Why should these be mutually exclusive ?

You're proposing an approach that forces expansion to work one way. I'm proposing one that does not at all prevent you from playing the game your way if you prefer, but that allows other options as well; which strategy I would use myself would depend on circumstances.
 
Why restrict it like that ?

Because back in civ 3, ppl can cheat their scores to very high by joining tons of workers into a city. Back then, more specialist = more points.

This restriction is also for realism. Would new settlers join city that is already overpopulated (well maybe immigrants or migrant workers), and starving city will probably not be appealing.
 
Because back in civ 3, ppl can cheat their scores to very high by joining tons of workers into a city. Back then, more specialist = more points.

Define "cheat". More specialists have a lot more uses than just for points, and it's not creating people out of nothing, those workers have to come from somewhere and be made at some point.

This restriction is also for realism.

Realism alone is not an argument, not unless it also benefits gameplay to apply it. I am generally opposed to anything that restricts player freedom and flexibility any more in the name of realism.
 
Well the ideal situation would be that EVERY tile already has a population, and "founding a city" is just sending a sherriff to get control of the local population.

I suppose that within your own (cultural) borders, founding a new 1 pop "city" should require much less effort than sending a settler.

The whole civ concept of being able to de-populate any tile (even if it's towns) and move the populace around within a cross of 20 tiles, is already a far stretch.
So for example, taking 1 pop out of the fat cross and make them settle somewhere within your empire, isn't so crazy by comparison.
Maybe throw throw in a few hammers and coin or require that the tile be roaded first.

I can see how settling outside the borders should require a bit more preparation though (settler unit).

What I would do is allow you to build an "outpost" in a tile, and depending on the environment it might turn into a city.
I wouldn't want the player control be taken away and buried in some game mechanic.
You could already regard 1 pop cities as being little more than outposts influencing 8 surrounding tiles.
 
Define "cheat". More specialists have a lot more uses than just for points, and it's not creating people out of nothing, those workers have to come from somewhere and be made at some point.

Well, ppl back in civ 3 can have cities w/ tons of farms and each turn they can amass like 20 workers w/o losing population pts. They then dump it into one city and that city can accumulate a very huge pop.

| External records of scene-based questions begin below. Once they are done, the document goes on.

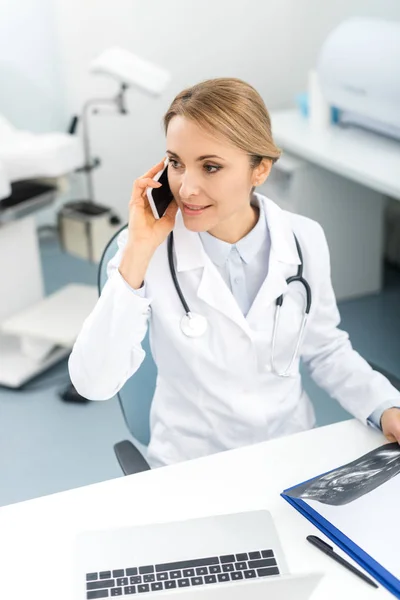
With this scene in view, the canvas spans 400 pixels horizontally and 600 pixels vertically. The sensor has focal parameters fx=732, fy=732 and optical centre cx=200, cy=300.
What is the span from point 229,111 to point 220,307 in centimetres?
30

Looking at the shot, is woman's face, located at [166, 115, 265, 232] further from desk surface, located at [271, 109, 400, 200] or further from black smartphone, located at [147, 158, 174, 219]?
desk surface, located at [271, 109, 400, 200]

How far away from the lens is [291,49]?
3.46 metres

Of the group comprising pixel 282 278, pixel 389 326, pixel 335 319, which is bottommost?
pixel 389 326

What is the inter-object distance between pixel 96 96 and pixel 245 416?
2.38 metres

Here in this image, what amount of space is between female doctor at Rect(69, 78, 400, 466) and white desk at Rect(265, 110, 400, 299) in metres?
1.16

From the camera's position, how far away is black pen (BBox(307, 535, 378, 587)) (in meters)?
0.86

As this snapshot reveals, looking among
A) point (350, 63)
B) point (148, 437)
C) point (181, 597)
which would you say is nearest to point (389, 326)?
point (350, 63)

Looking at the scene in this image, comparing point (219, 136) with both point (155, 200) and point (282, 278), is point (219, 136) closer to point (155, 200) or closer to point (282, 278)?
point (155, 200)

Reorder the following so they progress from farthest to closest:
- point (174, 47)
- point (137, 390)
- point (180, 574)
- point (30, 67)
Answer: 1. point (174, 47)
2. point (30, 67)
3. point (137, 390)
4. point (180, 574)

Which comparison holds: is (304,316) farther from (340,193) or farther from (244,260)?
(340,193)

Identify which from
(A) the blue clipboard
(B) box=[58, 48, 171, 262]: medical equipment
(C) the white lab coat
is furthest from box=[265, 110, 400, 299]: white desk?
(A) the blue clipboard

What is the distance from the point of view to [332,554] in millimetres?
891

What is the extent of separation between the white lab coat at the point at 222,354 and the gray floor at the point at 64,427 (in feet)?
2.36

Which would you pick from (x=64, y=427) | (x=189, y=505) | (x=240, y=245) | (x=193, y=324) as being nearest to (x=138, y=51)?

Since starvation only removes one pop point each turn, that city can get giant and all specialists in that city will contribute to a huge pop score to the game. I think the civ 3 HOF defines this as cheating as well.
 
Well, ppl back in civ 3 can have cities w/ tons of farms and each turn they can amass like 20 workers w/o losing population pts.

Every worker you make in Civ 3 costs a population point from the city you make it, no matter how much food it has, unless I've missed something basic. This sounds like a garbled version of the Civ 2 food caravan hack rather than anything I recognise from Civ 3.

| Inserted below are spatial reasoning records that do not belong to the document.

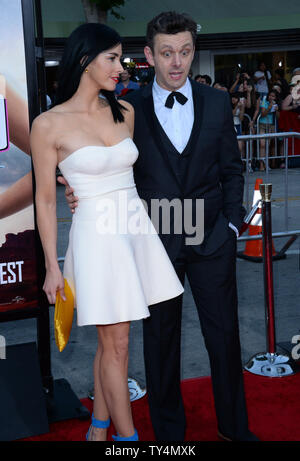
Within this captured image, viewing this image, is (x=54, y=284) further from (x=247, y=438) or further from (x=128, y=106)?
(x=247, y=438)

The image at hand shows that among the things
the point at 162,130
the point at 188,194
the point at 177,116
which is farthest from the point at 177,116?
the point at 188,194

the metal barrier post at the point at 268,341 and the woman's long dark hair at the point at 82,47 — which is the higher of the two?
the woman's long dark hair at the point at 82,47

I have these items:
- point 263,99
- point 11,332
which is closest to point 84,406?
point 11,332

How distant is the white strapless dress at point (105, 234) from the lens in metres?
2.95

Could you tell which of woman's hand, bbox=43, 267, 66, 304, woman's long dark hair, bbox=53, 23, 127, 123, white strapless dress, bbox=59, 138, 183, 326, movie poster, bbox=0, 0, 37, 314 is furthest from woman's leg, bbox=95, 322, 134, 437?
woman's long dark hair, bbox=53, 23, 127, 123

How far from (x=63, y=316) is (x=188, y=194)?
0.84 m

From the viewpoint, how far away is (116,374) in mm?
3123

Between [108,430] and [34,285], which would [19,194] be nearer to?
[34,285]

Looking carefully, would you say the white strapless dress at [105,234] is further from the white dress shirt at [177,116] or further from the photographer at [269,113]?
the photographer at [269,113]

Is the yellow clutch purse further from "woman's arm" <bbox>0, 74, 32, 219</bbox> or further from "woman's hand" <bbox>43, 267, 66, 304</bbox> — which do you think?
"woman's arm" <bbox>0, 74, 32, 219</bbox>

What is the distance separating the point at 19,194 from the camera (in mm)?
3633

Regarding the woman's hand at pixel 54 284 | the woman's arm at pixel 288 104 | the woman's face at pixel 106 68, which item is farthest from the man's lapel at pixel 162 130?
the woman's arm at pixel 288 104

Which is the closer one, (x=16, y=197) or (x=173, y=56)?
A: (x=173, y=56)

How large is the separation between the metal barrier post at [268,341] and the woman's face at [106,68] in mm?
1872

They then dump it into one city and that city can accumulate a very huge pop. Since starvation only removes one pop point each turn, that city can get giant and all specialists in that city will contribute to a huge pop score to the game. I think the civ 3 HOF defines this as cheating as well.

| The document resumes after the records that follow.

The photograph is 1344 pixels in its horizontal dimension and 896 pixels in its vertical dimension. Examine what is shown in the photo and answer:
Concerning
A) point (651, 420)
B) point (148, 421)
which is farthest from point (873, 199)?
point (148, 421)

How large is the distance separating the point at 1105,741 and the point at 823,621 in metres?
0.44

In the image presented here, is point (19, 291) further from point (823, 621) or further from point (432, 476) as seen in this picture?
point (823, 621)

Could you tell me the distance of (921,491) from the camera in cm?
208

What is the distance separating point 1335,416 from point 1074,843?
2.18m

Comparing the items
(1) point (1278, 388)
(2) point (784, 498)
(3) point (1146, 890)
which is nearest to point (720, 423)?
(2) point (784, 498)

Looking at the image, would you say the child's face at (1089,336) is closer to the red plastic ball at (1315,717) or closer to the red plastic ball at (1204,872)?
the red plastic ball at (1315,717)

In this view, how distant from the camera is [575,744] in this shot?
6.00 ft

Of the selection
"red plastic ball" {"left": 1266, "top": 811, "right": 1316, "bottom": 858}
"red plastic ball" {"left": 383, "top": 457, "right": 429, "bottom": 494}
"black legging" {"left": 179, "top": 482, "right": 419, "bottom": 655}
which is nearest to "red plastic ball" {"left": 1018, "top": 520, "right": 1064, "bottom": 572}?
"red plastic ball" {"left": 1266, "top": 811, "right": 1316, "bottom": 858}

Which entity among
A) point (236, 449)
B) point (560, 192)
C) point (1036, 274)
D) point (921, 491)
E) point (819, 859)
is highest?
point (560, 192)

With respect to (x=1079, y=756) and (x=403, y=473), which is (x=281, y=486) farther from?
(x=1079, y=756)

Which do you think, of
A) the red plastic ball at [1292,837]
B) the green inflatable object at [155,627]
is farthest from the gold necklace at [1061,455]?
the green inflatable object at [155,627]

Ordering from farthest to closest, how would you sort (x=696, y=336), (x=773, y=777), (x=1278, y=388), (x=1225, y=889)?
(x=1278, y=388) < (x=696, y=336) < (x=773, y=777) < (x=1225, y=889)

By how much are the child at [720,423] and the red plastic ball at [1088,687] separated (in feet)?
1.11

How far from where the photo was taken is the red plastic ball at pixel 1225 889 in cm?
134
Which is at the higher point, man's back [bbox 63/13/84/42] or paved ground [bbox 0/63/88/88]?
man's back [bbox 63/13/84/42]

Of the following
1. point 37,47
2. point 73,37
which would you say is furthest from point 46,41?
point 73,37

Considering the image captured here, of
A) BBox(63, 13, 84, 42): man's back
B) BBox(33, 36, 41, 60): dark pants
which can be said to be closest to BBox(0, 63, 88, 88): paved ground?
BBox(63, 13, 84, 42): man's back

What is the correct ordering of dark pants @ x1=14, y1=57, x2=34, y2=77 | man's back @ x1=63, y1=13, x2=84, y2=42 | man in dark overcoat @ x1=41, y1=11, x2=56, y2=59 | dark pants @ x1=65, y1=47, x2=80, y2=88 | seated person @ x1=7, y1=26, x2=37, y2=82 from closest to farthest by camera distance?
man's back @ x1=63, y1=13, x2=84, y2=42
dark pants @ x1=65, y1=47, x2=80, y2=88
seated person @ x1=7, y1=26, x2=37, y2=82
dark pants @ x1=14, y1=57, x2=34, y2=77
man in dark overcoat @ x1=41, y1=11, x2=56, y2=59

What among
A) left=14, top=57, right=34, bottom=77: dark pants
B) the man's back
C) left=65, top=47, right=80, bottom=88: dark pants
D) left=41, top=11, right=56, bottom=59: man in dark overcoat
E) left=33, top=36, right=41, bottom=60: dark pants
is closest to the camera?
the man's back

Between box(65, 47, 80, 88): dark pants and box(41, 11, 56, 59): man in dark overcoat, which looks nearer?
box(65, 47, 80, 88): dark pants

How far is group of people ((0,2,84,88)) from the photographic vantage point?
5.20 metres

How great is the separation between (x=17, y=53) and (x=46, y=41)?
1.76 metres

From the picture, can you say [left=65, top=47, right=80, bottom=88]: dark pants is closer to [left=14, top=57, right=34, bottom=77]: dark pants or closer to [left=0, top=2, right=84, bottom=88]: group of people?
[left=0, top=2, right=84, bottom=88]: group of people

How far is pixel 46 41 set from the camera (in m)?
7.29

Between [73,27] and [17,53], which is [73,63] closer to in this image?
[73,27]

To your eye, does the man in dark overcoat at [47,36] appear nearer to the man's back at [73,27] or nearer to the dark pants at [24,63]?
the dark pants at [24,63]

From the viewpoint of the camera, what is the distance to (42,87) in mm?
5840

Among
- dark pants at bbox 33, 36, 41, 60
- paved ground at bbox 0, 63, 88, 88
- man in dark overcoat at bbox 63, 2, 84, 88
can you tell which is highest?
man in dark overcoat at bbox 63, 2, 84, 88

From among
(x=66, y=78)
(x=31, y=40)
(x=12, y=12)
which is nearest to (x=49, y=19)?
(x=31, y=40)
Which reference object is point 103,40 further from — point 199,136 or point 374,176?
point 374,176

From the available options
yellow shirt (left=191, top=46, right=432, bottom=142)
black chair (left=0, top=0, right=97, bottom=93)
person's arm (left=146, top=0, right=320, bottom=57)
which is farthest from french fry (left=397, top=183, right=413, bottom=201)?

It sounds to me like the kind of milking you're only going to get to do when you've pretty much won the game anyway; I have no problem with mechanisms that can be used to pump your score while waiting through the last few turns before your spaceship lands or your culture hits the victory threshold or whatever, if in the usual run of the game when it's not yet totally won nobody's really going to be free to do that.
 
How about being allowed to just decide how much of a city you want to get out. Say that you have a city with a pop of 7, you can choose up to 3 to move out. Than when they settle down, the city starts with a pop of three (plus maybe three random buildings already built in the city the settler was created.)